# Odd, but can I run 215/60-16 tire size on the Spec-V?



## sentra-audio (Feb 15, 2004)

www.tirerack.com and www.discounttiredirect.com does not have 215/60-16 as recommended tire size for 16" rim. 

This size tire is more abundant and has longer tread life. I need tires that last and good for all season. I don't race.

Does it mean they won't fit on the Spec-V? Drastically affect handling?


----------



## sr20dem0n (Mar 19, 2003)

that's a pretty big difference
first you'd have to switch wheels, and the new tire/wheel combo would be almost 2" taller than the stock ones. This could cause problems with rubbing, and your speedometer will be off by almost 5mph at 60


----------



## sentra-audio (Feb 15, 2004)

*thank you*

i c.

in that case, i m going to run 15" rims/tires instead. tirerack has some 15" rims that fit the 2002 spec-v. tire choice is yokohama avid touring. it has 600++ tread wear.

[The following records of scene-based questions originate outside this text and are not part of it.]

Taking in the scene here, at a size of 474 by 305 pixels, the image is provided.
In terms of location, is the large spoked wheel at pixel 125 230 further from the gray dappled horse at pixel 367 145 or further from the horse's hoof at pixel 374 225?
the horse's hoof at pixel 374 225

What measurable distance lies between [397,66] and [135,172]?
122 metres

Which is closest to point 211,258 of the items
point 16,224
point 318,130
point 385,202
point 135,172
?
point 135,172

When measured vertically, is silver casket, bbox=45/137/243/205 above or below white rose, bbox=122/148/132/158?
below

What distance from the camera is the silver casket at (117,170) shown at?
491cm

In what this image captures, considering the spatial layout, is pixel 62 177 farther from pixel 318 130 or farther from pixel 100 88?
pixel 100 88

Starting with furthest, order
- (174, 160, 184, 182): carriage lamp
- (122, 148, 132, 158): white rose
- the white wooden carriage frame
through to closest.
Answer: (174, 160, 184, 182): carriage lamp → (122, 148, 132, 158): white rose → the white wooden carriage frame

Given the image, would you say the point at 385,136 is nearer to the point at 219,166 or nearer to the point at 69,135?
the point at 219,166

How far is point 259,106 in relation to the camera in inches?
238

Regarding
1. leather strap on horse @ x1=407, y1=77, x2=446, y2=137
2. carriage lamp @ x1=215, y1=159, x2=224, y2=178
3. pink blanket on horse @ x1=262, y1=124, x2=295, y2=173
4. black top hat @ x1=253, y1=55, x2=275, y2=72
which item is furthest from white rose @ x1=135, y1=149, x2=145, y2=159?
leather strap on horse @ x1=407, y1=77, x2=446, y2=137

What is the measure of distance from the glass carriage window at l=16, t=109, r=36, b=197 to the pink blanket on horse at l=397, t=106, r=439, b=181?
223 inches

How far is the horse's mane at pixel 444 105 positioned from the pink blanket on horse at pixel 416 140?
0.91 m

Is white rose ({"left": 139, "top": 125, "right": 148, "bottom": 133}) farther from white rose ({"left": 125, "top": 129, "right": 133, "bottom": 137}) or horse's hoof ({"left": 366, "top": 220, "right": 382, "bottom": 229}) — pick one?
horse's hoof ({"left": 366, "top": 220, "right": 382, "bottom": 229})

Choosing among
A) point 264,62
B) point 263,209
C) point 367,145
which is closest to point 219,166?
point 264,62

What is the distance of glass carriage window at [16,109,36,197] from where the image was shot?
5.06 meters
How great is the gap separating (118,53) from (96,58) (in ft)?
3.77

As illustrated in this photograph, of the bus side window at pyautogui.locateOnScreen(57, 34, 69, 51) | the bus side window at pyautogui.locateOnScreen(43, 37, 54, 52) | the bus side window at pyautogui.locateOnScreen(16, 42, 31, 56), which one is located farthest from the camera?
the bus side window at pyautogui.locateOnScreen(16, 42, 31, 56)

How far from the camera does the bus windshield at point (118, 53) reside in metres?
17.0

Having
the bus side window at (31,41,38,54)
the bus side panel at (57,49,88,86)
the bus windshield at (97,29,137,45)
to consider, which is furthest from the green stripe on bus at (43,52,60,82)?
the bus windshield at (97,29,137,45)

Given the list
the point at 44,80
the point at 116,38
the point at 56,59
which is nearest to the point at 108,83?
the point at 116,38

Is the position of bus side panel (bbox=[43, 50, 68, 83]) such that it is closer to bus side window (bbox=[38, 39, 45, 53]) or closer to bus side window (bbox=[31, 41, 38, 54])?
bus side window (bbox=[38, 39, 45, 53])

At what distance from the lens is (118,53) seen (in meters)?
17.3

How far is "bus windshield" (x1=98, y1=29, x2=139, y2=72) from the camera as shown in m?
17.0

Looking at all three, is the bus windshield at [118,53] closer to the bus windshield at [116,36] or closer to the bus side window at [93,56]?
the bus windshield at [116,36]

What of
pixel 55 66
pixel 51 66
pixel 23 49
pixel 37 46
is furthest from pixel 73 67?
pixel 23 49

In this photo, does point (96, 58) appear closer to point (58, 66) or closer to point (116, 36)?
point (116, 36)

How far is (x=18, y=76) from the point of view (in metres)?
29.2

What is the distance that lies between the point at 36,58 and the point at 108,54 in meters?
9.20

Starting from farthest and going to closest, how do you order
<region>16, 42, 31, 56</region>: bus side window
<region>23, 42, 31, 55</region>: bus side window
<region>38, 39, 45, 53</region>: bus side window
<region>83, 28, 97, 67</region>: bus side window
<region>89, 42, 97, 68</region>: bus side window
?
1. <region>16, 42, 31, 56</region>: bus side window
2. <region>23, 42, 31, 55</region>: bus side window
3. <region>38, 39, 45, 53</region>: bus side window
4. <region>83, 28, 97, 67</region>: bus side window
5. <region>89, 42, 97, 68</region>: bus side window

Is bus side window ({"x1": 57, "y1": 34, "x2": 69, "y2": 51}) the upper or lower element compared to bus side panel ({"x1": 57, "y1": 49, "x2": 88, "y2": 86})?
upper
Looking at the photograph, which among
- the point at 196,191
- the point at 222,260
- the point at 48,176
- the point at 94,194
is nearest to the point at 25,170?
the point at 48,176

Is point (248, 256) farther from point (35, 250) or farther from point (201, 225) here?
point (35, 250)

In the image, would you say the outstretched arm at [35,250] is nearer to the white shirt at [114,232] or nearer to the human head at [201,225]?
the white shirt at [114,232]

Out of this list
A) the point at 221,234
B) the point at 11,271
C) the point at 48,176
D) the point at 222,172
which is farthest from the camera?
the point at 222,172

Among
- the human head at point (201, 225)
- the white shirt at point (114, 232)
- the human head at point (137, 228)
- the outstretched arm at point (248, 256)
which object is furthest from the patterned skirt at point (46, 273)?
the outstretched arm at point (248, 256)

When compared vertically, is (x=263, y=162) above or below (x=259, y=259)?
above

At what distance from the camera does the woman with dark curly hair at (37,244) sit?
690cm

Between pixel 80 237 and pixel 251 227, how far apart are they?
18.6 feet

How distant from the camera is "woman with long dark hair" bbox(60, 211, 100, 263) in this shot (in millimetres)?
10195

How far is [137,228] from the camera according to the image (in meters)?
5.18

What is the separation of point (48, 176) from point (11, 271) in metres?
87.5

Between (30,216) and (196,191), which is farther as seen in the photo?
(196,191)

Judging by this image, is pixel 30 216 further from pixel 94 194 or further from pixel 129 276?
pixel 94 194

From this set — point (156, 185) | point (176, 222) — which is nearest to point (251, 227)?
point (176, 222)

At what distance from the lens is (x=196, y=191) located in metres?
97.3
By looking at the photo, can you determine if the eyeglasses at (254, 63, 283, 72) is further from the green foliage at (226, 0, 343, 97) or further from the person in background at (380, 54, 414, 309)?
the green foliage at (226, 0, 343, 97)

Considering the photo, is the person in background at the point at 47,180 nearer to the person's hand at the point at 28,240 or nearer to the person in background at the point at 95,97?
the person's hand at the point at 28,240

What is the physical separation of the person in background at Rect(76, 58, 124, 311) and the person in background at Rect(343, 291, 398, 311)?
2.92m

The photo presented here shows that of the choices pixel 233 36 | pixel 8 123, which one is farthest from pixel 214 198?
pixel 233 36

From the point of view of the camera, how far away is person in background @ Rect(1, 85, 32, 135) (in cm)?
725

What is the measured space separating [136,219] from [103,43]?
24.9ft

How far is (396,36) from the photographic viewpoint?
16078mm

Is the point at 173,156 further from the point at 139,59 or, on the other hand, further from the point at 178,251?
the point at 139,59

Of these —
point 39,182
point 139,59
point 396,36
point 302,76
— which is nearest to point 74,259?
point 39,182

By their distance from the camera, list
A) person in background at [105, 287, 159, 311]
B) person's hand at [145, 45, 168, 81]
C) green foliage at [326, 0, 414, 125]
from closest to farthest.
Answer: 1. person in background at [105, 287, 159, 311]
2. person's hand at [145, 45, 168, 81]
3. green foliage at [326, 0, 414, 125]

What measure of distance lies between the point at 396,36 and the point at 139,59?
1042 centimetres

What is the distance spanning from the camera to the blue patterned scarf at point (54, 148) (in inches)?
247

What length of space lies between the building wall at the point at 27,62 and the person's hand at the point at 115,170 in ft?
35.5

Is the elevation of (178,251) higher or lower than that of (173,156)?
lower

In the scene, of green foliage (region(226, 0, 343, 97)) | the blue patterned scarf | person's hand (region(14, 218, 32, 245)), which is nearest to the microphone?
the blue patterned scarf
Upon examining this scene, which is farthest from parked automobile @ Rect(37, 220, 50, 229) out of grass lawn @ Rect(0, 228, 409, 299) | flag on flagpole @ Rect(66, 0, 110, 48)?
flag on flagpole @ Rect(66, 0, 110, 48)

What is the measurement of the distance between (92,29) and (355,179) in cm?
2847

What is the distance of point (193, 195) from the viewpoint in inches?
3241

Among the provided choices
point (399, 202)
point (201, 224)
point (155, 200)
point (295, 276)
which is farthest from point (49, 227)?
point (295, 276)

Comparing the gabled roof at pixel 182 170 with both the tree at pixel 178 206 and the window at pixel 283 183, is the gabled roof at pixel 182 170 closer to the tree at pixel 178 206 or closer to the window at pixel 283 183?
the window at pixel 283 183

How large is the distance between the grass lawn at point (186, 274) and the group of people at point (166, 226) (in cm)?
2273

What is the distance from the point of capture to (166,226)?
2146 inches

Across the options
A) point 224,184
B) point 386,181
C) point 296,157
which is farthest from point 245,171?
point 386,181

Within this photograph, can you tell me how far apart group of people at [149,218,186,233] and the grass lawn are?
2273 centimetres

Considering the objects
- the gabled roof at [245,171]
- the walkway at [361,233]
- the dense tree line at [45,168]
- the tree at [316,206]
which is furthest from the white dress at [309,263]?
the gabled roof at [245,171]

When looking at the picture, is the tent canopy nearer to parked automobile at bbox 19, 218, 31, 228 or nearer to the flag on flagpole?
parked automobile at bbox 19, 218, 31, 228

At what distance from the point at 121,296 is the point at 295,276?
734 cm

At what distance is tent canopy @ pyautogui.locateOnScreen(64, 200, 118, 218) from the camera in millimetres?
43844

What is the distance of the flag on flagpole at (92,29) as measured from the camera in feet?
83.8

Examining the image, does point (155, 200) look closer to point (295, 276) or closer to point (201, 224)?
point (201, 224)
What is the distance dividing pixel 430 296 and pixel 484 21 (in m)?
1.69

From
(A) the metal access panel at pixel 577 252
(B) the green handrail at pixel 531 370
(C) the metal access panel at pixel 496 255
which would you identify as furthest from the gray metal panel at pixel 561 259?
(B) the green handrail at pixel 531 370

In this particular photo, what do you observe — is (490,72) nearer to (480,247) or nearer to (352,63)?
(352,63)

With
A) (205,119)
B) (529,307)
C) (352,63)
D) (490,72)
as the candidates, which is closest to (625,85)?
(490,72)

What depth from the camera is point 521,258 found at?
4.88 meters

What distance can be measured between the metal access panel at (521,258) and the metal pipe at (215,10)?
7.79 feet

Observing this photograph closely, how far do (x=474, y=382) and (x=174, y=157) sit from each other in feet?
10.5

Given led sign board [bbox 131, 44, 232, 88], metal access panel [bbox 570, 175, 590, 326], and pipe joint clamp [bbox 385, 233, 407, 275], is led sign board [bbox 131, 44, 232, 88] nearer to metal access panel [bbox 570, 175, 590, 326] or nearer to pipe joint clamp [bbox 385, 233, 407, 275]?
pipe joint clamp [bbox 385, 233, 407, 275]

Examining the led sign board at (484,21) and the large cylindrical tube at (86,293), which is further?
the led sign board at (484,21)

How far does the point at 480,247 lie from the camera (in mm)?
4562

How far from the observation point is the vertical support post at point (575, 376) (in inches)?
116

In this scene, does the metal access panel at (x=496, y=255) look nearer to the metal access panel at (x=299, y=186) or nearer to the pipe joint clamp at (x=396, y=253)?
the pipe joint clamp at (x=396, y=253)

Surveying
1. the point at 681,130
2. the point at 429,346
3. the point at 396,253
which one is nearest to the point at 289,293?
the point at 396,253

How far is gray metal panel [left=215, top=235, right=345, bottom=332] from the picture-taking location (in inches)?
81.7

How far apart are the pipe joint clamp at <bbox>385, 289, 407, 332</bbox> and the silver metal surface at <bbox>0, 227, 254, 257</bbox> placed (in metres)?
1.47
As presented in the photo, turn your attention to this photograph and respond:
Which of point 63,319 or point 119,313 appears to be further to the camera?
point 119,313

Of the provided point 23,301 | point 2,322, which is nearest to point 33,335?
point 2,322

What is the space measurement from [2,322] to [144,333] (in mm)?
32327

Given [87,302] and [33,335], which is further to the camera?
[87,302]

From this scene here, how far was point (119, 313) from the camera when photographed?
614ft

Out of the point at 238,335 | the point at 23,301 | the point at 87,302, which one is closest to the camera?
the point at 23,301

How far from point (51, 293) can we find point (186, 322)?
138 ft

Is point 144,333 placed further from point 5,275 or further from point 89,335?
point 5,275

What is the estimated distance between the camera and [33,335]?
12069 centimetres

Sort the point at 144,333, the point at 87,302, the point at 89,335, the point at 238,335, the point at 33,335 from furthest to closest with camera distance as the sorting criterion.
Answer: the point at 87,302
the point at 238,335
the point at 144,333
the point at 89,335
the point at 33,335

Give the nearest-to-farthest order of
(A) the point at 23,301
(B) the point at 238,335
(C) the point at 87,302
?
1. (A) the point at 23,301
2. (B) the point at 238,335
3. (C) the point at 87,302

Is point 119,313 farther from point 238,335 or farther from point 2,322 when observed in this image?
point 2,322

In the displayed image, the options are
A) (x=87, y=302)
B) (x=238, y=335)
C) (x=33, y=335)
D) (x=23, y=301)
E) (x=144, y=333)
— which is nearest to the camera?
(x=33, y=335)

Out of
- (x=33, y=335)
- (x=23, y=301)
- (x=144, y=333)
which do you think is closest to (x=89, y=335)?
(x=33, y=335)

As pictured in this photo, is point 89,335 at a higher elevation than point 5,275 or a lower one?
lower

gonna sell my stock 17" rims.


thanks bro.


----------



## Yamakasi (Jun 11, 2003)

sentra-audio said:


> i c.
> 
> in that case, i m going to run 15" rims/tires instead. tirerack has some 15" rims that fit the 2002 spec-v. tire choice is yokohama avid touring. it has 600++ tread wear.
> 
> ...


Where do you live? I could be interested in buying the rims.


----------



## sentra-audio (Feb 15, 2004)

*Boston, MA*

The Cold Northeast. Boston, MA

email: [email protected]


----------



## tekmode (Feb 22, 2003)

sentra-audio said:


> i c.
> 
> in that case, i m going to run 15" rims/tires instead. tirerack has some 15" rims that fit the 2002 spec-v. tire choice is yokohama avid touring. it has 600++ tread wear.
> 
> ...


why not keep your rims/tires for spring and summer?


----------